Where Do Categories Come From?
In my previous post, I argued that categories are fundamental for search applications. I characterized a robust set of categories as offering coverage, coherence, and distinctiveness.
However, that post did not address the question of how to obtain categories in the first place. I do not mean how to perform content classification, but how to establish the categories themselves.
There are two strategies to obtain categories: top-down and bottom-up. Then there is the iterative process of debugging the categories.
Top-Down
A top-down strategy aims to identify a primary dimension of documents or products that most determines substitutability and then populates values for that dimension. In other words, it starts with the organizing principle of the category as a dimension and then works out the categories as values.
For example, most e-commerce sites use product type for categorization, rather than brand, color, or other dimensions that are far less predictive of substitutability. In general, a substitute a product will be of the same product type. In contrast, most libraries use topic for categorization, since a substitute for a book will most likely focus on the same topic.
Once the category dimension is established, the remaining work is to populate a list of values for it. These can come from dictionaries, subject-matter experts, or other search applications.
In short, a top-down strategy starts with identifying a primary dimension and then proceeds by populating its values.
Bottom-Up
In contrast, a bottom-up strategy starts by identifying the entities that best summarize documents and then organizes those entities into categories, with the goal of obtaining a collection of categories that comprise a primary dimension.

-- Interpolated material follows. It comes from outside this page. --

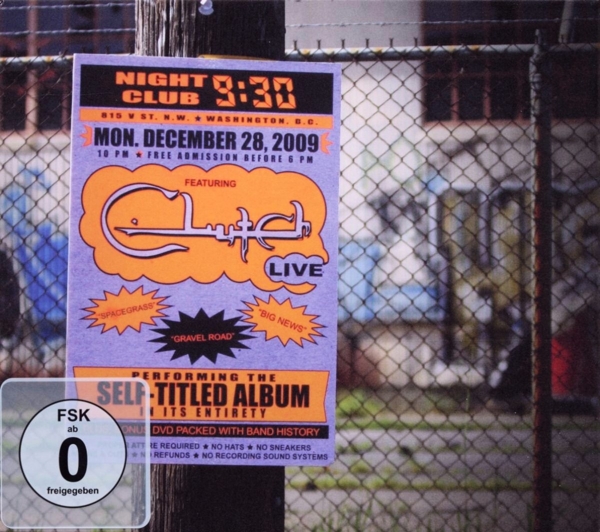 Clutch - Live At The 9:30 (DVD)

This process, essentially the reverse of the top-down strategy, is similar to what user experience designers call card sorting.
Identifying the entities requires some form of entity extraction, whether from content or query logs. While it is possible to extract entities from content, queries tend to be a more robust source — since they represent searcher demand. The trickier part is selecting a subset of entities that comprise a consistent dimension. While it may be possible to do so automatically, the process is likely to involve an element of human input.
Debugging Categories
Regardless of the process to obtain an initial set of categories, debugging categories is an iterative process guided by the objectives of coverage, coherence, and distinctiveness.
- Coverage. If a meaningful fraction of documents are not assigned a category, then there is probably a need to either add a category or extend an existing one.
- Coherence. Documents assigned to a category should be similar to one another. One way to evaluate the coherence is to use the bag-of-documents model to obtain the category’s specificity: computing the mean of the vectors for documents assigned to the category and then computing the mean of the cosines between each document and their mean — essentially a variance based on cosine similarity. If a category has low coherence, it should probably be split.
- Distinctiveness. Documents are associated with different categories should not be substitutable to one another. The bag-of-documents model makes it possible to compute category similarity as the cosine between two category vectors, where each category vector is mean of the vectors for documents assigned to it. If two categories are very similar to each other, they should probably be merged.
It is also helpful for the definition of each category to be clear to searchers and represented in a short, simple name. Unfortunately, it is difficult to quantify this objective, let alone optimize for it algorithmically. However, categories derived from query logs are likely to be clear to searchers.
Summary
In summary, categories originate from either a top-down or bottom-up strategy. A top-down approach begins with an organizing principle to define categories, while a bottom-up approach identifies entities and organizes them into a coherent dimension. Regardless of the strategy, creating robust categories requires iterative debugging to ensure coverage, coherence, and distinctiveness. The goal is effective categorization that serves as a foundation for a successful search application.